In summary, we controlled some important factors, such as antiretroviral agents, which may affect the pharmacokinetics of methadone severely and confounded (or obscured) related variables that may have an impact on the methadone plasma concentrations and treatment responses. Therefore, the variables explored in this study can provide more precise evidence in predicting the methadone plasma concentrations and treatment responses.

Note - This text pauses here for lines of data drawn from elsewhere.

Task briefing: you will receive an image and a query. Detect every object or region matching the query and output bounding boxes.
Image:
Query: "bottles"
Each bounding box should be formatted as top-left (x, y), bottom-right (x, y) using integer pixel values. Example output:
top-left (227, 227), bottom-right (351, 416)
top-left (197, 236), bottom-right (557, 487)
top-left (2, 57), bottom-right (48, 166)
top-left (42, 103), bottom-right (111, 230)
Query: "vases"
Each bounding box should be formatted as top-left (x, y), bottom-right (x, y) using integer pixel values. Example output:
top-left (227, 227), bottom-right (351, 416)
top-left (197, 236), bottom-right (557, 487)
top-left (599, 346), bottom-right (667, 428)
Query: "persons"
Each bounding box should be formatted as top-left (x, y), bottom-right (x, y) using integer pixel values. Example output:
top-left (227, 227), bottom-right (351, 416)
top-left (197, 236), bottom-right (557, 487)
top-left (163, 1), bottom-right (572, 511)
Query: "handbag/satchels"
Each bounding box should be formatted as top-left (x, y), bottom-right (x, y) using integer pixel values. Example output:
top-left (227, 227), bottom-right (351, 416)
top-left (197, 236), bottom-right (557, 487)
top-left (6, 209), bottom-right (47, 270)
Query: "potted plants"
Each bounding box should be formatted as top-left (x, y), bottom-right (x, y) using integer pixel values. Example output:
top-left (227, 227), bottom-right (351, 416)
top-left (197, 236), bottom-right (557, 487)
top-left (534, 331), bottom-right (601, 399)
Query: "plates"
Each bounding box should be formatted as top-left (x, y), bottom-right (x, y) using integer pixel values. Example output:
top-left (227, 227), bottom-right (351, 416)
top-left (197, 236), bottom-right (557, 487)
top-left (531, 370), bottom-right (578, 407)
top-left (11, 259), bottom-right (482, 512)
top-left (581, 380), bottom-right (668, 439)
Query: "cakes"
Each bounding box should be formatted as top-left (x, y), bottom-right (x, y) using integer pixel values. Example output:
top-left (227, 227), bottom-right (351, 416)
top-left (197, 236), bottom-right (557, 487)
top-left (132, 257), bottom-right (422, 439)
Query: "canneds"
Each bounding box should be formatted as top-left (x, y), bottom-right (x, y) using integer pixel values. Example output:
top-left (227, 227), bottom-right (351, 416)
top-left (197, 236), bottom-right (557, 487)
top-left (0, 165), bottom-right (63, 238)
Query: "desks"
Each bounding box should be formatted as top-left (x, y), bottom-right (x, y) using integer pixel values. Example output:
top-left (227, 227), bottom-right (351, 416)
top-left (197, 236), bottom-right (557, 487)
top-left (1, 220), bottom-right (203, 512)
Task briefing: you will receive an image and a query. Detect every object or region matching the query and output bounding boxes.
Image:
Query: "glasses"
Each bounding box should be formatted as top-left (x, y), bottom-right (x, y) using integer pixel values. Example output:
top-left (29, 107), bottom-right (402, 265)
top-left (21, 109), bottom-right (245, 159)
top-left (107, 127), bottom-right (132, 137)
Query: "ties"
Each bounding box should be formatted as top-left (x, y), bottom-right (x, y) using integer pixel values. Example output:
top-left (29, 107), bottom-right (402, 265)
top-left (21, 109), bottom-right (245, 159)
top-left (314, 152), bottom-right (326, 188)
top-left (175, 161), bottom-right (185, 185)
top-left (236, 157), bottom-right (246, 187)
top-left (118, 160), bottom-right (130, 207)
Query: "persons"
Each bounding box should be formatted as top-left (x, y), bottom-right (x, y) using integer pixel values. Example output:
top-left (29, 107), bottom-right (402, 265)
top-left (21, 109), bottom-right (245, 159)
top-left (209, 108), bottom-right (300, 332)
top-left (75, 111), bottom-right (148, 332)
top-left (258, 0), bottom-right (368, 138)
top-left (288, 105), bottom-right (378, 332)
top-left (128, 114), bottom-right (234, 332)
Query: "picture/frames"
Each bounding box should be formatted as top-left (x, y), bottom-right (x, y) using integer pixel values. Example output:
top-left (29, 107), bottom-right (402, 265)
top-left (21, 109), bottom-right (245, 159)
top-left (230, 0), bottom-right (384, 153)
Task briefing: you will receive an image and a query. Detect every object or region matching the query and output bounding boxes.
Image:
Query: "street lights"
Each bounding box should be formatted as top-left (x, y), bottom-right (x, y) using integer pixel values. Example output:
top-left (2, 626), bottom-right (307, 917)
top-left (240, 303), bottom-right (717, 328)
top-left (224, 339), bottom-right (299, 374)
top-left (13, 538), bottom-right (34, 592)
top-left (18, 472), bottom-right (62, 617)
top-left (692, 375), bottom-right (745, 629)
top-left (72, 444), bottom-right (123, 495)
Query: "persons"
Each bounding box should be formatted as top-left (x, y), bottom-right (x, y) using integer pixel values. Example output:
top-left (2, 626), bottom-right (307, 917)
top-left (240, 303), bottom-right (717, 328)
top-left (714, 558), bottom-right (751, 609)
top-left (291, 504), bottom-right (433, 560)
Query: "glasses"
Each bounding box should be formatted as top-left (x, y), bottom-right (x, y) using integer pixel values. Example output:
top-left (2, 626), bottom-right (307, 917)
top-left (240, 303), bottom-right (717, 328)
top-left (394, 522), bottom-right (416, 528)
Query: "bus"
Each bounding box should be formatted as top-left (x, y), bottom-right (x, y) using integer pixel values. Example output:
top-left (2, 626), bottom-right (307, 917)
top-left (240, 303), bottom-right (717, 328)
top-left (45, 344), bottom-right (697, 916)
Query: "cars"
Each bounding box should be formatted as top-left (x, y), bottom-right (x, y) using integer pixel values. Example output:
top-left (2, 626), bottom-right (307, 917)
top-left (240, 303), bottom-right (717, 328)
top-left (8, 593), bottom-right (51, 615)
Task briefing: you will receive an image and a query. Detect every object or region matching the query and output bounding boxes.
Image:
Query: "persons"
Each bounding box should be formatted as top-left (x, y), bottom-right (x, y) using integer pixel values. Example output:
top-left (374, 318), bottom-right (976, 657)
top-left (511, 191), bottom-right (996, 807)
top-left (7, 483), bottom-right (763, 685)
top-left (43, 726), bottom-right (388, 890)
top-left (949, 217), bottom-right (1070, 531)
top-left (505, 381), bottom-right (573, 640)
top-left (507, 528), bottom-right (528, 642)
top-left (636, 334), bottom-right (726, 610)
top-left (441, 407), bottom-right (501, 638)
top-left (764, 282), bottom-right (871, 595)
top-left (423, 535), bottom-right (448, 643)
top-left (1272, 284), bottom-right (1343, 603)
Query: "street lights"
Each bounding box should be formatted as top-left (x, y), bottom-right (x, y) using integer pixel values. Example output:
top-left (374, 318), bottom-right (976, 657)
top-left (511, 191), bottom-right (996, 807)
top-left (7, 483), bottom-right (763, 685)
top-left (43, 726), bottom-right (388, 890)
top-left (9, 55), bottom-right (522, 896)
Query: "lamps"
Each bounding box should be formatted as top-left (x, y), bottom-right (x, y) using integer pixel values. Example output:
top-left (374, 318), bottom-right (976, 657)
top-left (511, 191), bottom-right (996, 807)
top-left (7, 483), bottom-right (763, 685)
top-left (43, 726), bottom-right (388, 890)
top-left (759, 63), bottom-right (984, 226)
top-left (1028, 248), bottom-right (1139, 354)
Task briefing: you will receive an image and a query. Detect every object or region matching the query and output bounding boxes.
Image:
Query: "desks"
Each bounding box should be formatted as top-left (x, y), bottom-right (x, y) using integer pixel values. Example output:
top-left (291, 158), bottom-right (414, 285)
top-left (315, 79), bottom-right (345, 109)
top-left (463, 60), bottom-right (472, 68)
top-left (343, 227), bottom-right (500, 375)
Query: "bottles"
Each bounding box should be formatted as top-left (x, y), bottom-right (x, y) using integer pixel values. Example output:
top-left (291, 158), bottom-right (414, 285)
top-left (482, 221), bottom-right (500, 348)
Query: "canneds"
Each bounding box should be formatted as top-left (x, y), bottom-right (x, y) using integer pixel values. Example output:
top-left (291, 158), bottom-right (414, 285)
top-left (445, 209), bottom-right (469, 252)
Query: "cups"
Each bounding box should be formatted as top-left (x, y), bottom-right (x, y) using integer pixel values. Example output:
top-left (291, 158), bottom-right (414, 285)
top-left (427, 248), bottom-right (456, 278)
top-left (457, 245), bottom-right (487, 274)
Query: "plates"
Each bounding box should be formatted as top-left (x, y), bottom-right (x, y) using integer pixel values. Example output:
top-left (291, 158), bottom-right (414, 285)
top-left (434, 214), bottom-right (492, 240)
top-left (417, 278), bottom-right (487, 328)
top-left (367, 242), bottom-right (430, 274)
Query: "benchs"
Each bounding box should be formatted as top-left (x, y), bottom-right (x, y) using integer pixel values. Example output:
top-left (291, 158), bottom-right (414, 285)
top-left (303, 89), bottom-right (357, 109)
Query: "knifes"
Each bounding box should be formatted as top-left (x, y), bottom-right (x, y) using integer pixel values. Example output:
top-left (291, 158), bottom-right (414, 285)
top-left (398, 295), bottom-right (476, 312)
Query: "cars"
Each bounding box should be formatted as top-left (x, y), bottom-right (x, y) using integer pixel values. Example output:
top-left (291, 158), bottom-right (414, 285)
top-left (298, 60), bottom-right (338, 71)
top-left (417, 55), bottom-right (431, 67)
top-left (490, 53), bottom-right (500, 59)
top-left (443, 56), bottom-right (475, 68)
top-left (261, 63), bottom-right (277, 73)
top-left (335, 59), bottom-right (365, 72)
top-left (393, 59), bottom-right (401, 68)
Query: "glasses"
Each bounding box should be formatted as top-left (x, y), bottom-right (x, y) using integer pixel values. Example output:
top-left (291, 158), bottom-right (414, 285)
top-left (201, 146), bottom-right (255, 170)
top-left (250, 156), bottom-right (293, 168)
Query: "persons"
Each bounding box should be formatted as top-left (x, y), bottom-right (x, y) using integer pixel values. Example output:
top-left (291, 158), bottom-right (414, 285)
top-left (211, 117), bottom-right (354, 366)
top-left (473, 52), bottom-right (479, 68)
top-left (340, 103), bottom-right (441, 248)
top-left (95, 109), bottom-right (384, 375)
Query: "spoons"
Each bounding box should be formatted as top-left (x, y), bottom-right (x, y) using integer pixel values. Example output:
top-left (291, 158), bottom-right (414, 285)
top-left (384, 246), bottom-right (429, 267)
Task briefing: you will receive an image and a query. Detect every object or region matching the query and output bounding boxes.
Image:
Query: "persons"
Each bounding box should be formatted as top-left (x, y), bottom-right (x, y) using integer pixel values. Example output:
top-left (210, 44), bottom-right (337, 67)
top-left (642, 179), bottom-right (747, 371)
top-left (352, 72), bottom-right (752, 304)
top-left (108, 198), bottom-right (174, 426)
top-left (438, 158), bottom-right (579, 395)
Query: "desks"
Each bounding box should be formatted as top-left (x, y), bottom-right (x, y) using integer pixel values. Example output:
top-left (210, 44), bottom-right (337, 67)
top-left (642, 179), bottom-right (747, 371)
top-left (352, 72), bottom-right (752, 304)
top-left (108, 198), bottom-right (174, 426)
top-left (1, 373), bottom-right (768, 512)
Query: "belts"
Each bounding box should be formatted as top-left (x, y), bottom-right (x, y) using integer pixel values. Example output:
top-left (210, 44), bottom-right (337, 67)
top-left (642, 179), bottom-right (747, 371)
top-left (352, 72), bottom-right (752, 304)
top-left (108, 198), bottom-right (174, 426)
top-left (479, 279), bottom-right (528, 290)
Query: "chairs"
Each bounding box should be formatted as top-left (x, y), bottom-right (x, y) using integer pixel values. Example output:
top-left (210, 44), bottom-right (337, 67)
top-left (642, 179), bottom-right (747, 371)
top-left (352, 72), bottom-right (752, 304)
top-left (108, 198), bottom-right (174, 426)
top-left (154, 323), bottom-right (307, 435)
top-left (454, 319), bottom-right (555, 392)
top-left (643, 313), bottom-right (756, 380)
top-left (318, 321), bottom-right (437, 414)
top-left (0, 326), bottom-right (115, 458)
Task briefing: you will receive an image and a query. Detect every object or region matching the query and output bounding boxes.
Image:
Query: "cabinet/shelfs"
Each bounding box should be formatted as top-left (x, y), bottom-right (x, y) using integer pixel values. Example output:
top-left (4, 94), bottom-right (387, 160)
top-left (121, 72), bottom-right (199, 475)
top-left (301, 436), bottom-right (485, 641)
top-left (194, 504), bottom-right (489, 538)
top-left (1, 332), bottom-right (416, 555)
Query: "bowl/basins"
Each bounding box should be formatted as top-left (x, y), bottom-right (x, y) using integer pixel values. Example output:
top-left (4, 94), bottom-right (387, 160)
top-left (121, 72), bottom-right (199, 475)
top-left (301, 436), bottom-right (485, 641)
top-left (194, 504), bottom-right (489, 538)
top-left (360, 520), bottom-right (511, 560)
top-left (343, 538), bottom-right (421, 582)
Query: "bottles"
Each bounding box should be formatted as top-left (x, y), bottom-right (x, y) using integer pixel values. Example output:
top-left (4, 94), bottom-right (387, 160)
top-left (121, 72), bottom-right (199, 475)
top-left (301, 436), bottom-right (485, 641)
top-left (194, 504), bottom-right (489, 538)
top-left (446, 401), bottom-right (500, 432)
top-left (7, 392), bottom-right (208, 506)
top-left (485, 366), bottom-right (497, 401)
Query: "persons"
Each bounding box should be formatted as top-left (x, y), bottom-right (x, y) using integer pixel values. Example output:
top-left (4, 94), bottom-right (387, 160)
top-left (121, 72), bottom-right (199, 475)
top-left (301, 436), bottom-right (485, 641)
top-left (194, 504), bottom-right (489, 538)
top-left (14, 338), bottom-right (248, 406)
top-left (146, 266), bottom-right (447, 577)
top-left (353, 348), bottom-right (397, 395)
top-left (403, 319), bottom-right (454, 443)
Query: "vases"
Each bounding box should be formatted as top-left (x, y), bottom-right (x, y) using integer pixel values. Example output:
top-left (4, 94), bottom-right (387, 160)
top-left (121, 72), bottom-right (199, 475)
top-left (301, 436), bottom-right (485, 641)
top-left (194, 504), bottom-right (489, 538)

The results of our study demonstrated that the methadone maintenance dose, CYP2B6 785G allele, and ABCB1 2677T allele have positive effects on the methadone plasma concentrations. Furthermore, a positive indicator of treatment responses is the ABCB1 2677T allele. In contrast, patients with HCV coinfection, alcohol problems, and psychiatric diseases may have negative treatment responses. Thus, the results suggest that a comprehensive evaluation of treatment responses in the MMTP should include not only genetic polymorphisms in methadone metabolism and transporter proteins, but also concomitant diseases, MDIs, and poly-substance use. This pilot study also provides clues that personalized medicine may play an important role in determining a better outcome of the MMTP.

Acknowledgments

The authors thank Jin-Song Wu and Chao-Ying Ko of the Kaoping Division, Bureau of National Health Insurance, Taiwan, for their assistance in collecting data from the NHI program. They thank Chien-Hung Liu, Hui-Liang Tsao, and Sao-Yi Hong of the Department of Pharmacy, Kaohsiung Medical University Chung-Ho Memorial Hospital, for their valuable help with collecting self-reporting data of using drugs from patients. They would also like to thank the patients for participating in the study. The study was supported in part by Grants from Taiwan Food and Drug Administration (DOH101-FDA-61401 and DOH102-FDA-61102).